Exercise set:
(A) According to the patch, which file now holds the core part of coding.h for fixed sizes?
(B) Return the patch text from "From a16d1b2fd36a2fe036b0aed1008f60570c981773 Mon" to "Unsigned128).".

Passage provided:
---+---
From a16d1b2fd36a2fe036b0aed1008f60570c981773 Mon Sep 17 00:00:00 2001
From: Peter Dillinger <peterd@fb.com>
Date: Fri, 23 Oct 2020 14:08:52 -0700
Subject: [PATCH] Add Encode/DecodeFixedGeneric, coding_lean.h (#7587)

Summary:
To minimize dependencies for Ribbon filter code in progress,
core part of coding.h for fixed sizes has been moved to coding_lean.h.
Also, generic versions of these functions have been added to math128.h
(since the generic versions are likely only to be used along with
Unsigned128).

Pull Request resolved: https://github.com/facebook/rocksdb/pull/7587

Test Plan: Unit tests added for new functions

Reviewed By: jay-zhuang

Differential Revision: D24486718

Pulled By: pdillinger

fbshipit-source-id: a69768f742379689442135fa52237c01dfe2647e
---
 util/coding.h      |  91 ++--------------------------------------
 util/coding_lean.h | 101 +++++++++++++++++++++++++++++++++++++++++++++
 util/hash_test.cc  |  44 +++++++++++++++++++-
 util/math128.h     |  64 +++++++++++++++++++++++++++-
 4 files changed, 210 insertions(+), 90 deletions(-)
---+---
Records of spatial reasoning questions:
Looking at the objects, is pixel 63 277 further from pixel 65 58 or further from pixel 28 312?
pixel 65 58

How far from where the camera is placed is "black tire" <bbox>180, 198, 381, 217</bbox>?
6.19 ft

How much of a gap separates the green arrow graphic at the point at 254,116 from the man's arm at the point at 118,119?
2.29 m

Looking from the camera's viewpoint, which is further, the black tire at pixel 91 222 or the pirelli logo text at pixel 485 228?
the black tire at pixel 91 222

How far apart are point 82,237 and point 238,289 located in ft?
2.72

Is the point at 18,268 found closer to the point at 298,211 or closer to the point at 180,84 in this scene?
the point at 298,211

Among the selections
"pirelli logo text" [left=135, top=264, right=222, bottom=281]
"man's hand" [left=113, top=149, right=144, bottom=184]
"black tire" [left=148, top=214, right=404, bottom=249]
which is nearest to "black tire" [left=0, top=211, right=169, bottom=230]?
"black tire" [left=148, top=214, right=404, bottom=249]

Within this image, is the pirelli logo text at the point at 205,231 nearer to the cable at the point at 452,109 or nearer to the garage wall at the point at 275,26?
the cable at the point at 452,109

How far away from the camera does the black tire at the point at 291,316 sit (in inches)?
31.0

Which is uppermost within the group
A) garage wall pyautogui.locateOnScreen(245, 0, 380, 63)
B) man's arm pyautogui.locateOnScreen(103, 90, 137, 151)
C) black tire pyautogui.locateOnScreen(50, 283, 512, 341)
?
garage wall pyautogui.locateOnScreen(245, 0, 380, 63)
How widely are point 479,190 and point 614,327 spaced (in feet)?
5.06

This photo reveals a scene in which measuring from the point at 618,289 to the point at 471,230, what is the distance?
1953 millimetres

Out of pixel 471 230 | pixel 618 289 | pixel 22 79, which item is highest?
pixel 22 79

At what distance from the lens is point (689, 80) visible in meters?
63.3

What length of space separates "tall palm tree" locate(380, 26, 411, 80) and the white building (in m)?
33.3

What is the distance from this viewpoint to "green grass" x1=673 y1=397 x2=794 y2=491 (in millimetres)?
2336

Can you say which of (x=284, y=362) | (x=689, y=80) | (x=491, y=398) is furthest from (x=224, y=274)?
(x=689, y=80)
---+---
Answers:
(A) coding_lean.h

(B)
From a16d1b2fd36a2fe036b0aed1008f60570c981773 Mon Sep 17 00:00:00 2001
From: Peter Dillinger <peterd@fb.com>
Date: Fri, 23 Oct 2020 14:08:52 -0700
Subject: [PATCH] Add Encode/DecodeFixedGeneric, coding_lean.h (#7587)

Summary:
To minimize dependencies for Ribbon filter code in progress,
core part of coding.h for fixed sizes has been moved to coding_lean.h.
Also, generic versions of these functions have been added to math128.h
(since the generic versions are likely only to be used along with
Unsigned128).